### WORK REQUEST
Set down the data that follows again, exactly as written.

Records excerpted from a collection
*-*-*
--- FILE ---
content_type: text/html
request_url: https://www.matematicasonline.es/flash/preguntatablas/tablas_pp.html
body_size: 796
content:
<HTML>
*-*-*
### SOLUTION FOR THIS PROBLEM
--- FILE ---
content_type: text/html
request_url: https://www.matematicasonline.es/flash/preguntatablas/tablas_pp.html
body_size: 796
content:
<HTML>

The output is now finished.